9

I went through several questions on StackOverflow but could not find the relevant answer. I want to fetch indices of k maximum values from a numpy ndarray. This link discusses the same but for 1D array. np.argsort for 2D array resulted into sorting of elements row-wise . i.e

Note: array elements are not unique.

input:

import numpy as np
n = np.arange(9).reshape(3,3)
>>> n
array([[0, 1, 2],
   [3, 4, 5],
   [6, 7, 8]])
s = n.argsort()
>>> s
array([[0, 1, 2],
   [0, 1, 2],
   [0, 1, 2]], dtype=int32)

Also,

import numpy as np
n = np.arange(9).reshape(3,3)
s = n.argsort(axis=None)
>>>s
array([0, 1, 2, 3, 4, 5, 6, 7, 8], dtype=int32)

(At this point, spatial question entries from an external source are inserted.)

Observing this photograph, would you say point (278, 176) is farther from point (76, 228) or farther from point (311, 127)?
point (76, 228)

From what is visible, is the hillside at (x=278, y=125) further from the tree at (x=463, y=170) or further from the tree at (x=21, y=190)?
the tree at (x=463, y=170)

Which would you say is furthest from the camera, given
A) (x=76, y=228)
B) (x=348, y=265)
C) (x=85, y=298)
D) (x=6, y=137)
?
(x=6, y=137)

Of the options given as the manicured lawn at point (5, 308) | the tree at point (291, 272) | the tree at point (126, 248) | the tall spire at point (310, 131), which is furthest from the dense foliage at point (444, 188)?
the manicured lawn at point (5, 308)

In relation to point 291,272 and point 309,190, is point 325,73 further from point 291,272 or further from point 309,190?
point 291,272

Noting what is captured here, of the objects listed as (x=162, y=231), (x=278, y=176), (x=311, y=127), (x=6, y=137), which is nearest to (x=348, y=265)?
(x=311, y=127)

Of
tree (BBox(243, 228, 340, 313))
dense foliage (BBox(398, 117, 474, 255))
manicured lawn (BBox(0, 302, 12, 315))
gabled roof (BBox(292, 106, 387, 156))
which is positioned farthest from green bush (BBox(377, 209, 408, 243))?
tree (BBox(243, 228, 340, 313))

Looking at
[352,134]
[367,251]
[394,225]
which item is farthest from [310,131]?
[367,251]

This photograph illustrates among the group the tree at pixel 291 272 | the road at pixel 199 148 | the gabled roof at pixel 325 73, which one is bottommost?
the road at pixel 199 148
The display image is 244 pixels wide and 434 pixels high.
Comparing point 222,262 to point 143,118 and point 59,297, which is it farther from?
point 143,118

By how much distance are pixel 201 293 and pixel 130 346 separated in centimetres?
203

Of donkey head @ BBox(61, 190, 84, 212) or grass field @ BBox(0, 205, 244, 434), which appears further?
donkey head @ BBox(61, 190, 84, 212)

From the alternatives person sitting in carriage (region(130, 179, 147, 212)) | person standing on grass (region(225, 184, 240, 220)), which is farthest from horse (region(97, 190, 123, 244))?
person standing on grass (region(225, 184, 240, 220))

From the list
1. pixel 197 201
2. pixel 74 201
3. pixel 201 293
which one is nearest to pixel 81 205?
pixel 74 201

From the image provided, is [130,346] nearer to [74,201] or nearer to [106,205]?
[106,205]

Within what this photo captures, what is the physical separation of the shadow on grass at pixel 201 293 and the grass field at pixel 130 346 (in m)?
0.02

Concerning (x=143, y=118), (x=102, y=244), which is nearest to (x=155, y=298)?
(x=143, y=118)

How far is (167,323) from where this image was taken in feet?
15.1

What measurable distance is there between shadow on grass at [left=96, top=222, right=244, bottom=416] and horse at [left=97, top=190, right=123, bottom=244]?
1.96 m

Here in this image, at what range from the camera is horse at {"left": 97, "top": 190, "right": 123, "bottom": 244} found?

but I am loosing the array structure here and can not redeem the original indices of the elements.

Any knid of help is appreciated.

Community
  • 1
  • 1
Rashmi Singh
  • 519
  • 1
  • 8
  • 20

1 Answers1

12

Couple of approaches with np.argpartition and np.argsort for ndarrays -

def k_largest_index_argpartition_v1(a, k):
    idx = np.argpartition(-a.ravel(),k)[:k]
    return np.column_stack(np.unravel_index(idx, a.shape))

def k_largest_index_argpartition_v2(a, k):
    idx = np.argpartition(a.ravel(),a.size-k)[-k:]
    return np.column_stack(np.unravel_index(idx, a.shape))

def k_largest_index_argsort(a, k):
    idx = np.argsort(a.ravel())[:-k-1:-1]
    return np.column_stack(np.unravel_index(idx, a.shape))

Discussion on two versions with argpartition

Difference between k_largest_index_argpartition_v1 and k_largest_index_argpartition_v2 is how we are using argparition. In the first version, we are negating input array and then using argpartition to get the indices for the smallest k indices, thus effectively getting the largest k indices, whereas in the second version, we are getting the first a.size-k smallest indices and then we are choosing the leftover largest k indices.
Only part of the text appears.